На прошлой неделе сходила на новые «Большие надежды». Понравилось и как фильм, и как экранизация, хотя шевелится какое-то «но», которое, пожалуй, можно свести к тому, что книга – дерево, а картина – безупречное в своей гладкости бревно, которое потому вроде бы совсем не должно соответствовать духу диккенсовской прозы. Вместе с тем удивительным образом фильм оказался, на мой взгляд, отличной визуализацией, стопроцентно узнаваемой: во время просмотра трейлера я поняла, что это за фильм, буквально спустя несколько секунд, мне вообще не нужно было название. Примерно та же история, что с «Возвращением в Брайдсхед» Джулиана Джаррольда.
Женщину в зрительном зале, конечно же, бросило в дрожь (а судя по тому, что рассказывали и показывали друзья про фэн-зону, далеко не одну женщину) ещё с первой «Линии жизни». Песни из «Обмана зрения» отлично переплетаются с прошлыми, хотя по ощущениям старое звучало вдруг несколько надрывнее, кроме лишившегося альбомной камерности «Fellini»: «Выхода нет», например, или более вкрадчивая, чем студийная запись, «Выпусти меня отсюда», а особенно — замедленный (как ни парадоксально) «Праздник», перезаписанный для последнего альбома. Новое понравилось: «Солнце взойдёт» нетипичное по настроению для прошлых альбомов, «Лестница» при всей её простоте («мы не заметили, как выросли дети и ушли на рассвете; нам сказали соседи») у меня щёлкнула ощутимо громко, и Васильев очень хорошо её пел ещё и руками, и «Чудак» тронул, и «Петербургская свадьба» с башлачёвскими стихами выделяется, и остальное хорошо.
Только на концерте вдруг осознала, что «смерть — это то, что бывает с другими» — цитата из Бродского.

----------------------------------------

* Письменное задание A
Перечислите песни, которые в отзыве о фильме и концерте названы новыми.
* Письменное задание B
Продолжите отзыв о фильме и концерте, начав сразу после его последнего предложения.

* Раздел данных
----------------------------------------

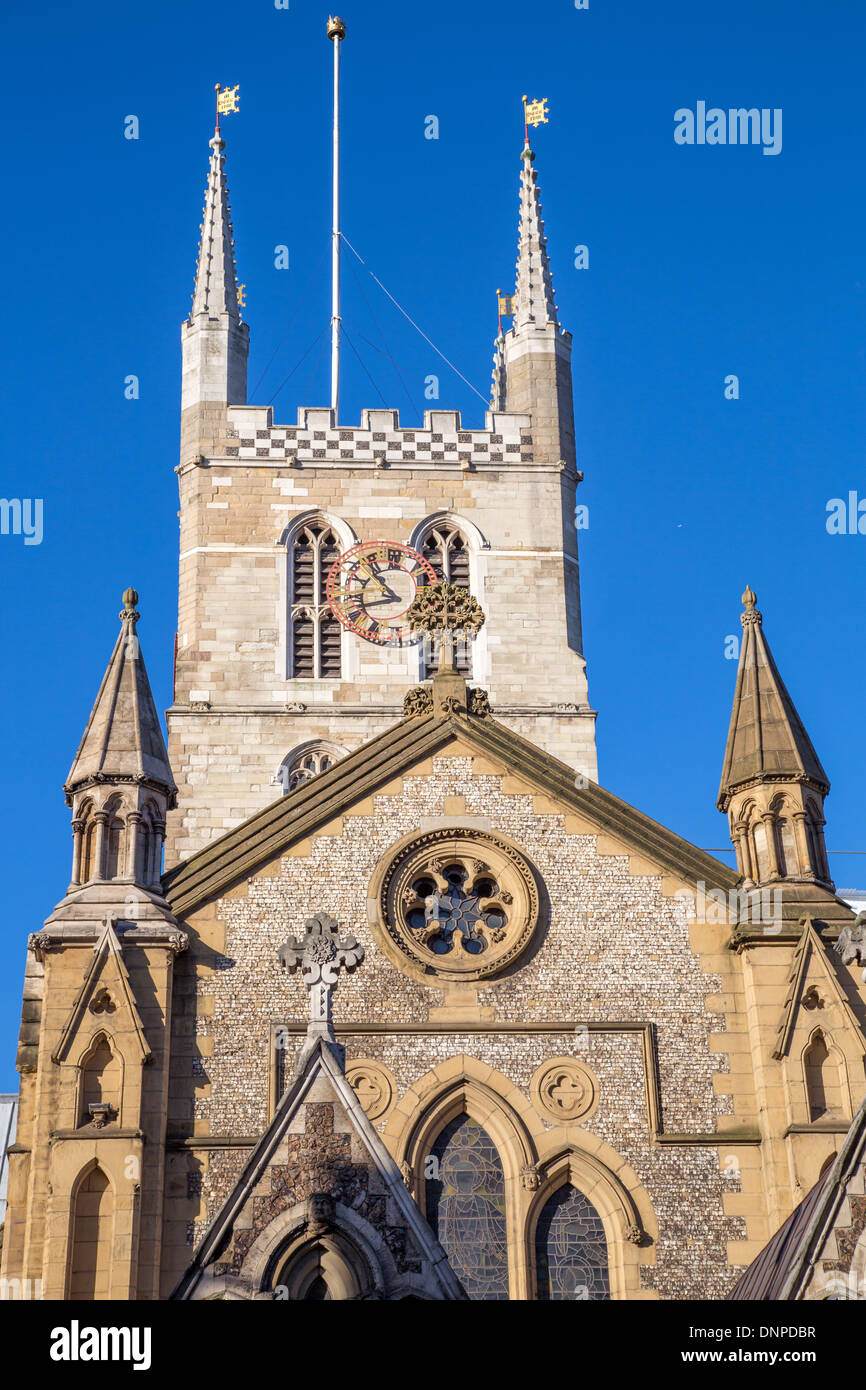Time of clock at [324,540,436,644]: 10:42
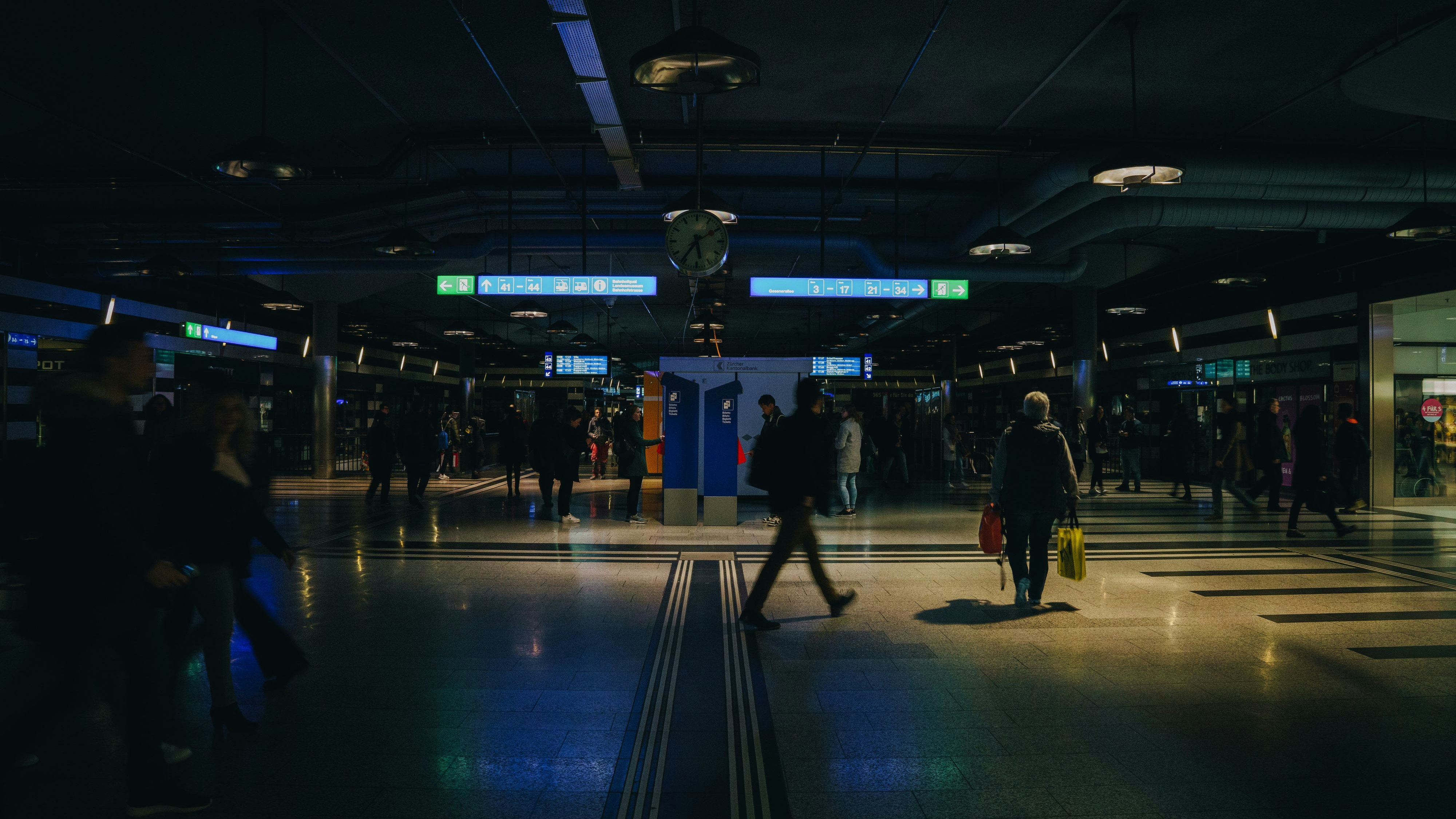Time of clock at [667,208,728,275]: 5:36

----------------------------------------

* Письменный ответ A
«Солнце взойдёт», «Лестница», «Чудак», «Петербургская свадьба».

* Письменный ответ B
По пути домой наблюдала, как в переходе со Спасской на Сенную парень, только что, кажется, расчехливший гитару, запел: «Мы легли на дно, мы зажгли огни» — и это было очень весело.
Два (побоюсь слова «культурологический») вопроса занимают меня.
Первый — почему в краях заморских по сей день возможно написание патриотических песен, не предполагающих, что в процессе исполнения рубаха (кимоно, халат и т.п.), порванные в клочья, переместятся с музыканта на пол.
Второй вопрос обусловлен тем, что я дочитала «Гроздья гнева» — ибо я убеждена, что подобную книгу, написанную по-русски и посвященную Отчизне, я бы читать не смогла. Стейнбек обходится без снисходительности, без жалости, без демонстративного убожества действующих лиц — вероятно, потому, что автор из повествования практически полностью устранен: герои говорят сами за себя: лично или, если можно так выразиться, коллективным сознанием, — причем говорят достойно. К слову, не выношу в русскоязычной художественной литературе и переводах такого количества разговорной речи, но оно почему-то не вызывало протеста при чтении этого романа (и «О мышах и людях» тоже). Чувствую настоятельную потребность в том, чтобы мое предубеждение в отношении отечественной литературы развеялось.
Генрих. Но позвольте! Если глубоко рассмотреть, то я лично ни в чем не виноват. Меня так учили. Ланцелот. Всех учили. Но зачем ты оказался первым учеником, скотина такая? (Е.Л. Шварц, «Дракон»)
Посмотрела запись «Франкенштейна» в постановке Национального театра Великобритании, причем первой — ту версию, где Создание играет Джонни Ли Миллер, а Франкенштейна — Бенедикт Камбербэтч. В эту пятницу, во время просмотра второй, в коей актёры меняются ролями, осознала, что мне хочется, чтобы обоих персонажей играл Ли Миллер, хотя не могу сказать, что Камбербэтч смотрится хуже.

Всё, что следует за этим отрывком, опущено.